# [TEXTO FORNECIDO]
O Conexão Sagres desta semana destacou os cenários, os desafios e os avanços da equidade de gênero no Brasil. Um dos temas de maior destaque entre as convidadas foi a monetização da misoginia por meio das redes sociais. O programa recebeu a promotora e integrante do Núcleo de Equidade de Gênero do Ministério Público do Estado de Goiás, Simone Disconsi, e a professora do Instituto Federal de Goiás em Goiânia e especialista em educação e estudos feministas, de gênero e igualdade racial, Janira Sodré.

Assista o programa:

“O incrível é perceber a quantidade de adesão a esse movimento, isso é inacreditável. A gente se depara com essa realidade, entra para assistir e ouve o que a pessoa está vendendo e pensa que não é possível isso ter repercussão. E é assustador a repercussão que isso tem”, destacou Disconsi.

Sodré explicou que uma coalizão política entre mulheres no mundo digital é importante, pois grupos masculinos que na década de 90 eram submersos em chats na deep web ganharam adeptos nos últimos anos e agora estão presentes na “internet superfície”.

# [LISTA DE TAREFAS]
1. No texto sobre equidade de gênero, traduza para o inglês a frase "Um dos temas de maior destaque entre as convidadas foi a monetização da misoginia por meio das redes sociais."
2. Retome o texto sobre equidade de gênero a partir de sua última frase, dando continuidade ao relato do programa.
As linhas seguintes são material separado do texto.

# [ITENS]
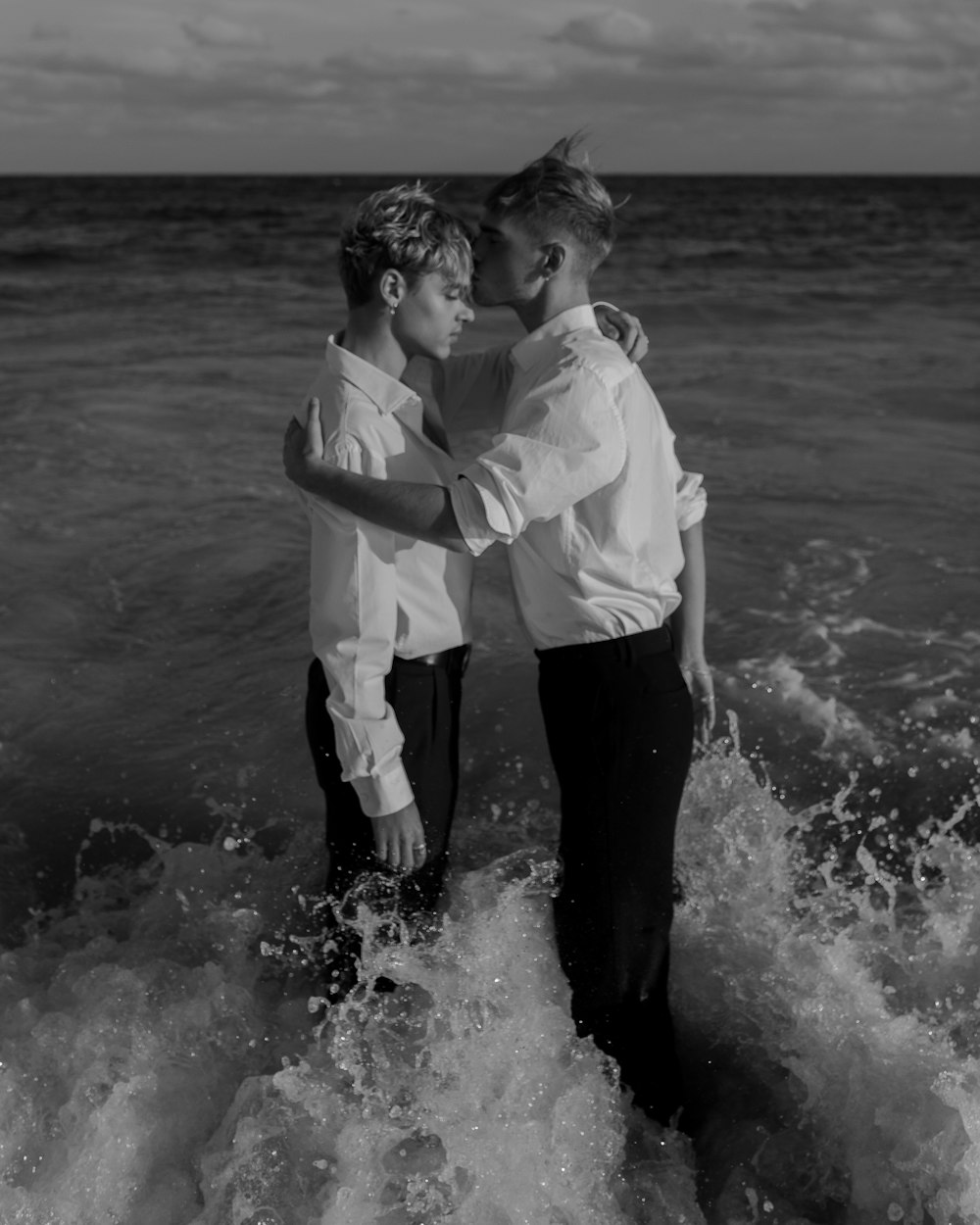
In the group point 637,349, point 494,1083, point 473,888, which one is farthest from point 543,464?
point 494,1083

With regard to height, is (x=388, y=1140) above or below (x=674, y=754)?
below

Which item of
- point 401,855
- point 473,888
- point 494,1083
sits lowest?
point 494,1083

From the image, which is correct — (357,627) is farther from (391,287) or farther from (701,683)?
(701,683)

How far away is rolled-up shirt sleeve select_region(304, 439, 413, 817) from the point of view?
2848 mm

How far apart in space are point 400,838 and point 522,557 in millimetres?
673

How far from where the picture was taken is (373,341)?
9.70ft

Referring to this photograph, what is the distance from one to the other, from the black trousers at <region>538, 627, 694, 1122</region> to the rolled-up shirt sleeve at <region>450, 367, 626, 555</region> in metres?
0.38

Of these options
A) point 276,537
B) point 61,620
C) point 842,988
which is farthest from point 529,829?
point 276,537

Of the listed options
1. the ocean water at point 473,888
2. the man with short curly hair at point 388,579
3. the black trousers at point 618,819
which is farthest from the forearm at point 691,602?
the ocean water at point 473,888

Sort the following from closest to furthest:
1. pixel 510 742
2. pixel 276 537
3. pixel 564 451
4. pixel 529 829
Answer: pixel 564 451, pixel 529 829, pixel 510 742, pixel 276 537

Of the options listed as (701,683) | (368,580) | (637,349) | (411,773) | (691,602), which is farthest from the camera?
(701,683)

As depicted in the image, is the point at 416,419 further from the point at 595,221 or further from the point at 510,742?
the point at 510,742

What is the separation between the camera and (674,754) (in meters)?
3.00

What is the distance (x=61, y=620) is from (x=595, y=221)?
13.1 ft
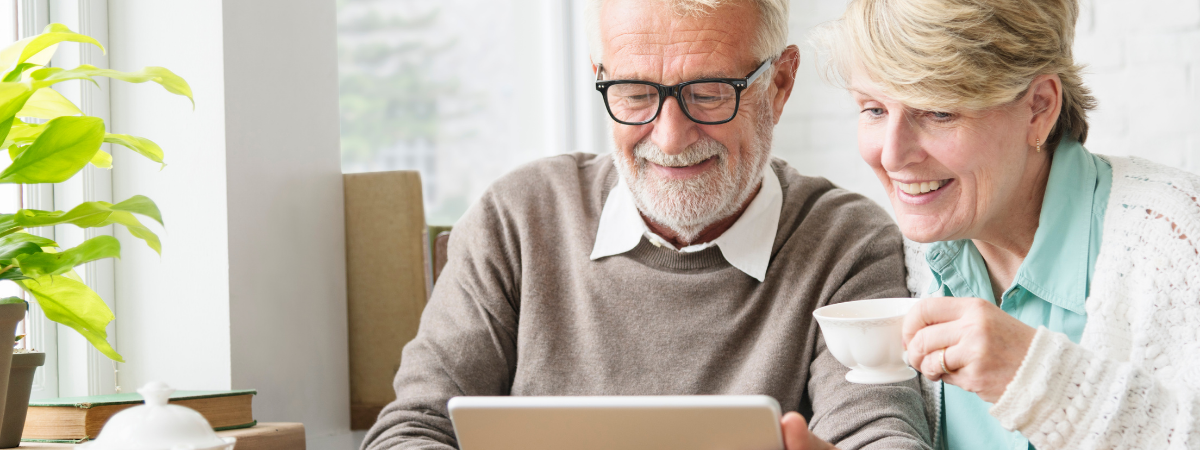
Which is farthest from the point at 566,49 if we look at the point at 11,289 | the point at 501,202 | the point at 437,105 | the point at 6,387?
the point at 6,387

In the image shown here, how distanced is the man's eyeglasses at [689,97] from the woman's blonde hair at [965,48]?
31 cm

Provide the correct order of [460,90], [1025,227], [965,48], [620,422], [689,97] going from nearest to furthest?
1. [620,422]
2. [965,48]
3. [1025,227]
4. [689,97]
5. [460,90]

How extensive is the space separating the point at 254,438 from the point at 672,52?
0.85 metres

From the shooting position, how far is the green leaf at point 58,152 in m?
0.95

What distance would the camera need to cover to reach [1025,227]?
49.8 inches

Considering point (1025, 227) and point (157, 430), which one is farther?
point (1025, 227)

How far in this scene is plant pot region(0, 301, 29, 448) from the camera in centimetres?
100

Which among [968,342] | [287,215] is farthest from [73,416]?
[968,342]

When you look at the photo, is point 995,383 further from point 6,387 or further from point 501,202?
point 6,387

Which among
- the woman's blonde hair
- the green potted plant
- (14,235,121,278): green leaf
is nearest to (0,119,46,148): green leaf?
the green potted plant

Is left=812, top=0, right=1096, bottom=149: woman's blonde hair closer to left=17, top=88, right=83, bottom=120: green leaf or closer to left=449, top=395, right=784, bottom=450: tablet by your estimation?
left=449, top=395, right=784, bottom=450: tablet

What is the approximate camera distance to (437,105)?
2479 mm

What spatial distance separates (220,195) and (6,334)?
1.60ft

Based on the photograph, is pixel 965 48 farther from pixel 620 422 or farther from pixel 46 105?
pixel 46 105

# [RESULTADOS ESPERADOS]
1. One of the most prominent topics among the guests was the monetization of misogyny through social media.

2.
“Hoje eles vieram para a internet de superfície com esse título de Red Pills. São coaches, consultores, homens que dão palestra e que estão monetizando. Ou seja, eles estão fazendo dinheiro em cima de manuais de instrução para homens jovens sobre como odiar e subjugar as mulheres, sobre como não respeitar uma mulher. Sobre como se relacionar com uma mulher que seja dócil, que seja submissa e a gente pensava que isso estava no passado da humanidade”, pontuou a professora.

Red Pills

Na tradução literal para a língua portuguesa o termo Red Pill significa pílula vermelha. Segundo a BBC, o termo faz uma referência ao filme Matrix (1999). Um dos personagens desta ficção científica precisa fazer uma escolha entre duas pílulas. Ao tomar a pílula azul (blue pill) o personagem segue em um mundo de ilusões e ao tomar a pílula vermelha (red pill) o personagem retorna a realidade.

O sentido da cena na ficção científica com a misoginia é apontado na associação do termo com a “opressão do feminismo” sobre os homens. Desta forma, o movimento que se autointitula Red Pills ressignifica o termo do filme para destacar uma “superioridade e manipulação das mulheres” sobre os homens. E assim, a pílula vermelha seria a libertação dos homens dessa manipulação.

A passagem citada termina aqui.